The Story
Why it exists.
The beginning
Feelings comes from a house that treats perfume as object, not accident. Ramon Molvizar builds fragrances the way someone builds a monument, everything deliberate, nothing accidental. Guillaume Flavigny composed this one with an unusual goal: to capture the sensation of a feeling rather than a passion. Not the dramatic kind. The kind that arrives uninvited and sits down at the table like it belongs there. Bright feelings. The ones you don't perform. A father to a daughter, a person to a stranger on the street. The scent had to be sweet without apology, floral without fragility, and warm enough to feel like a second skin rather than a costume. It opens with an immediate brightness that feels almost startling in its honesty, as if someone turned on a lamp in a room you thought was empty.

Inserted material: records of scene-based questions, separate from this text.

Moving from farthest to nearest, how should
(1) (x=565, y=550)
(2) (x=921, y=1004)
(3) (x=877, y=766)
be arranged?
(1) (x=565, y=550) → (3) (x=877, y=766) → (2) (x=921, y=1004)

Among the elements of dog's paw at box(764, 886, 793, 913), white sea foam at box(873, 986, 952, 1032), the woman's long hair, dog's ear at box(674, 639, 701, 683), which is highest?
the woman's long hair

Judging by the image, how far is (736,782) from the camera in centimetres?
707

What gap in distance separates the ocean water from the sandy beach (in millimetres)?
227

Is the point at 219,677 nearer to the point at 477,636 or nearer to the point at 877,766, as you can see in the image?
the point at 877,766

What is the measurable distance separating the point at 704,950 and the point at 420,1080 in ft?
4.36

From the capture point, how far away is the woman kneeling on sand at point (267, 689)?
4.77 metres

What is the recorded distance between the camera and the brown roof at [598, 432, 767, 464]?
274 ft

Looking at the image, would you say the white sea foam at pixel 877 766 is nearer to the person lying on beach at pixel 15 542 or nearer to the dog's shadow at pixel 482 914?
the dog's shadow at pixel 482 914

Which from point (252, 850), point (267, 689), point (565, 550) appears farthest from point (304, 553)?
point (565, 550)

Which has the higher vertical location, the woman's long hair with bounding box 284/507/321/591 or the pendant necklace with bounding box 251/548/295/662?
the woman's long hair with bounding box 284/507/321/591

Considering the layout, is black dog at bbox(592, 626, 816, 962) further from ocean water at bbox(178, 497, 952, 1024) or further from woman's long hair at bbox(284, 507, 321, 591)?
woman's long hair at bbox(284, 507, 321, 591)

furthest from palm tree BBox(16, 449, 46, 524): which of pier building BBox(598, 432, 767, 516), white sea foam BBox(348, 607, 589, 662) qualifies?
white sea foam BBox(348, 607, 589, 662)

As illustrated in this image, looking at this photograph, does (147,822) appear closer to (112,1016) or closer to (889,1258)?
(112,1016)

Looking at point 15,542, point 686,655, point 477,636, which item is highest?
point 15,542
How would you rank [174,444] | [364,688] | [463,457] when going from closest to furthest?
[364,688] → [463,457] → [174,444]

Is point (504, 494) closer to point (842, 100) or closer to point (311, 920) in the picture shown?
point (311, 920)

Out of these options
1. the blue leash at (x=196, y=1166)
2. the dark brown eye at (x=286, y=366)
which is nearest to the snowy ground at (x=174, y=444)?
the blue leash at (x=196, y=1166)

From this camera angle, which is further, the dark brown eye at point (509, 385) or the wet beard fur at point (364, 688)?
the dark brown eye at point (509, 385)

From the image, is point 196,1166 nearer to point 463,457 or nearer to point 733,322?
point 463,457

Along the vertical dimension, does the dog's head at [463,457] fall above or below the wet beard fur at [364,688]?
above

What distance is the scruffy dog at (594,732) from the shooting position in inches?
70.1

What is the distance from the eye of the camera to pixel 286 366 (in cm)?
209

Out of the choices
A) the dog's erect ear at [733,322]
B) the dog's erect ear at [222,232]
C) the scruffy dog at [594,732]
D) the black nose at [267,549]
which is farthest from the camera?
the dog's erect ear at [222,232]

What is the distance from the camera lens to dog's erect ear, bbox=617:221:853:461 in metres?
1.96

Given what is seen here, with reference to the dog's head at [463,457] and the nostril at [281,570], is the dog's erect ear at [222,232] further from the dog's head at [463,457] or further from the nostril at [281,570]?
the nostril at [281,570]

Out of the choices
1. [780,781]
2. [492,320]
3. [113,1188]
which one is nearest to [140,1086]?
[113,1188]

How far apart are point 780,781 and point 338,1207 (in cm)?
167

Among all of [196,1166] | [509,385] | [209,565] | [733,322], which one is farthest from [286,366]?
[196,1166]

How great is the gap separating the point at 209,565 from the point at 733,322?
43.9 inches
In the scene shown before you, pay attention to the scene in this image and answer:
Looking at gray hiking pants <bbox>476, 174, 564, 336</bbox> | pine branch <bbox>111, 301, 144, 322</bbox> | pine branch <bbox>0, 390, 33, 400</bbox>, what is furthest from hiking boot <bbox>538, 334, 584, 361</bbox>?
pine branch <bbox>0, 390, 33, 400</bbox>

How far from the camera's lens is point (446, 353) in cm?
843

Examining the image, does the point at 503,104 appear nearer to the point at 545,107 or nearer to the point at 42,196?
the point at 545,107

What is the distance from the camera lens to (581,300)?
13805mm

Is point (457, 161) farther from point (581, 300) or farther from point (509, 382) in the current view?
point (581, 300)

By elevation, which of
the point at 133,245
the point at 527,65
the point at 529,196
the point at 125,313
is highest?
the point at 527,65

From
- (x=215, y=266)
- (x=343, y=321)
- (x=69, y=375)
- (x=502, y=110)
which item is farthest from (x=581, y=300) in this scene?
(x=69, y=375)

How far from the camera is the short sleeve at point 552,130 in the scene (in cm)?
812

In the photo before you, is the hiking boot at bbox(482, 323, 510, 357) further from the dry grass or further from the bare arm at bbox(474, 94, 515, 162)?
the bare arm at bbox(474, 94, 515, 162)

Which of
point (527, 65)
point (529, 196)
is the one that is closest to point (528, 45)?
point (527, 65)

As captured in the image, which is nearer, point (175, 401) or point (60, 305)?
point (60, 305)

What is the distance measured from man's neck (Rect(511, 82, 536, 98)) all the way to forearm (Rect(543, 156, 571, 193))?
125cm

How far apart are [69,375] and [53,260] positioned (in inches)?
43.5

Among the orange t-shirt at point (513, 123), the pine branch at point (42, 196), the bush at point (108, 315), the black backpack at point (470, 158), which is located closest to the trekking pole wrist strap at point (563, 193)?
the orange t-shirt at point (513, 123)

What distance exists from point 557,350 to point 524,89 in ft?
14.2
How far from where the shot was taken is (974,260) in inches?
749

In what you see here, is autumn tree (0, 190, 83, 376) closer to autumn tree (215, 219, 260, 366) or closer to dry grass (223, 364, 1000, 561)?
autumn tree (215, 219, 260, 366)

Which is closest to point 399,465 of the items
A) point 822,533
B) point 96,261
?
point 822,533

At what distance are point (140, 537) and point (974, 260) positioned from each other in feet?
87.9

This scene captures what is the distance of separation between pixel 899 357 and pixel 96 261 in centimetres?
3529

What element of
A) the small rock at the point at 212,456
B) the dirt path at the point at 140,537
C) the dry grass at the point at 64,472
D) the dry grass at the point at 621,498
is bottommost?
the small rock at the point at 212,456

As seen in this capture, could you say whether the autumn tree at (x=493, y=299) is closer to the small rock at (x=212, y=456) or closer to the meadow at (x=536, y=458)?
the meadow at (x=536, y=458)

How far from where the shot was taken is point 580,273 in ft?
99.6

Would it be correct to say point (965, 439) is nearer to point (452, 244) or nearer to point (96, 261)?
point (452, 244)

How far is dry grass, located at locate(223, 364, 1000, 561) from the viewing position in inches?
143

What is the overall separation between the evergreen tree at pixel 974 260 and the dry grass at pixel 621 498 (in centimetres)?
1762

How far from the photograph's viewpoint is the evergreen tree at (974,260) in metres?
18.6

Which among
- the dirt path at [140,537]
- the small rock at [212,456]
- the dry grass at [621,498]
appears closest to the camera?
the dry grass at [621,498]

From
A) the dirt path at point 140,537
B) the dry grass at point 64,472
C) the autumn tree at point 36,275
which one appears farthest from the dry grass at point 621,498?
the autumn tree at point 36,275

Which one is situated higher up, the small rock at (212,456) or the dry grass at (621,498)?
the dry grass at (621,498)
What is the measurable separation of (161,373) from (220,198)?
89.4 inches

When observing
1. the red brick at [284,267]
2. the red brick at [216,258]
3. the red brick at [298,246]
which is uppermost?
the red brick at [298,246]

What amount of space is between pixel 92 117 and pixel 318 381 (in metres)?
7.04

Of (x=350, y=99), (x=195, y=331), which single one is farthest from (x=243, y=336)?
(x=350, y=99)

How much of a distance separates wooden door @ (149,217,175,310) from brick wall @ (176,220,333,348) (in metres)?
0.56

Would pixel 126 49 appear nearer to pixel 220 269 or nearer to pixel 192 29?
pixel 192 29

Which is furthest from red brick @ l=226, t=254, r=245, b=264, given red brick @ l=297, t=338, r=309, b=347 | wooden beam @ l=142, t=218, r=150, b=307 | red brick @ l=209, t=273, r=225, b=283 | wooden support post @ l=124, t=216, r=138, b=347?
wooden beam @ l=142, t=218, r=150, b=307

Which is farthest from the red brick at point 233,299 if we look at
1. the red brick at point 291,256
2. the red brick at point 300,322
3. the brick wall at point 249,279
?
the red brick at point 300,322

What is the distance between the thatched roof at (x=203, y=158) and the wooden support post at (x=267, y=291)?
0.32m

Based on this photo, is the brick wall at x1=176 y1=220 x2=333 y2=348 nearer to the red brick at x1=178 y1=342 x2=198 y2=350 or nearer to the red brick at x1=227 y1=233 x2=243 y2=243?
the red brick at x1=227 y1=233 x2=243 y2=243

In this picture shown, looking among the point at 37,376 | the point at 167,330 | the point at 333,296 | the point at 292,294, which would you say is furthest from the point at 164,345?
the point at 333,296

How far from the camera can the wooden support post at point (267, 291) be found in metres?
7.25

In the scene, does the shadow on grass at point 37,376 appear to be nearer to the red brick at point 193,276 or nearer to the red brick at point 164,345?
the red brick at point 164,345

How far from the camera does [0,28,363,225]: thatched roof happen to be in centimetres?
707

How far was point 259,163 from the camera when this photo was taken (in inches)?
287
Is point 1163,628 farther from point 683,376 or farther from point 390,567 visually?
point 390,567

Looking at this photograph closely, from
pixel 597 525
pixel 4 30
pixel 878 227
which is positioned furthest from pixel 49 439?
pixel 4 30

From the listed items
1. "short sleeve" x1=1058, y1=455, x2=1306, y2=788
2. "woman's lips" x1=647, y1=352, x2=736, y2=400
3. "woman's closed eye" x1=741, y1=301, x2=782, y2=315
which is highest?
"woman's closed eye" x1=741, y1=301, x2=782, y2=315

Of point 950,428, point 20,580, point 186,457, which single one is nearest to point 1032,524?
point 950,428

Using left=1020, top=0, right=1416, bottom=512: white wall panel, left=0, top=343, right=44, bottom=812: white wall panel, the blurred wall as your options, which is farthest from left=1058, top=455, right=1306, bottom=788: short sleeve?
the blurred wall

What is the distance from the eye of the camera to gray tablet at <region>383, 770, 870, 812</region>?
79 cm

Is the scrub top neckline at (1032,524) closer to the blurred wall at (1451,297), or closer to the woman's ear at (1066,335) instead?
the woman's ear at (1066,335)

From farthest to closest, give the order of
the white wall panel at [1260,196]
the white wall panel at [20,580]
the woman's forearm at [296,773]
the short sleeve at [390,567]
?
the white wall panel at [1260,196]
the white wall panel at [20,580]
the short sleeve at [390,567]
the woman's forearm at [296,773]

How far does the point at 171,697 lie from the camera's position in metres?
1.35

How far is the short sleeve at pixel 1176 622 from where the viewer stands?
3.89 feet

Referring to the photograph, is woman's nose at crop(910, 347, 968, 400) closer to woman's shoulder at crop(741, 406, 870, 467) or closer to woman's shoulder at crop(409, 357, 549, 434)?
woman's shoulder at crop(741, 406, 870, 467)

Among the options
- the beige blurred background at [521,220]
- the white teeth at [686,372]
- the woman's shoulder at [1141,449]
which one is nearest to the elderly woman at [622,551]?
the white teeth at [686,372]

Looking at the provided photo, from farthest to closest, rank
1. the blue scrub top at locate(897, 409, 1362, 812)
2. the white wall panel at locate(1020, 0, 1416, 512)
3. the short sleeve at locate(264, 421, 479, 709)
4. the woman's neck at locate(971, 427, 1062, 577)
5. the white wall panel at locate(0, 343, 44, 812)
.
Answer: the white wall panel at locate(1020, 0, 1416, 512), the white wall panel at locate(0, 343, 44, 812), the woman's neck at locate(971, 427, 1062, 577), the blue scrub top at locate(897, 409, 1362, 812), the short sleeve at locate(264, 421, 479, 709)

The real trick here is the osmanthus. Most florals move in one direction, toward innocence, toward air. Chinese osmanthus absolute moves sideways. It has an apricot-leather facet, a barely-there bitter fruit note that keeps the jasmine and tuberose from becoming predictable. Combined with the Indian tuberose, which carries a creamy, almost animalic richness that most Western audiences have been trained to either love or fear, the heart becomes the most honest part of the pyramid. It's not trying to smell expensive. It's trying to smell alive.
The evolution
The opening is all Italian bergamot and Tunisian neroli, sharp, bright, the kind of citrus that doesn't announce itself so much as arrive. Pink pepper grains the edges just enough to keep it from smelling like cleaning product. As the top notes soften, the jasmine absolute takes its place. Not the delicate stuff from a soap commercial. This is Egyptian jasmine absolute, heady, tropical, almost indolic in the way real jasmine flowers are. Tuberose joins and the composition shifts from pretty to present. The interplay between these two white florals creates something that feels lush and alive, a garden in full bloom rather than a single stem in a vase. The vanilla and tonka bean arrive in the drydown, and the real reason people keep reaching for this bottle shows up: warmth. The kind that lingers on fabric. That stays on skin past midnight.
Cultural impact
Feelings arrived at a moment when the fragrance industry was exploring warm, gender-neutral compositions that prioritized comfort and emotional resonance. Ramon Molvizar, with its signature opulent aesthetic and gold-accented identity, brought a particular vision to this space. The fragrance's embrace of sweetness, anchored by vanilla and tonka, found an audience looking for something that felt personal rather than performative. Its warm floral heart, centered on jasmine and tuberose, added distinctive character through osmanthus and African frankincense.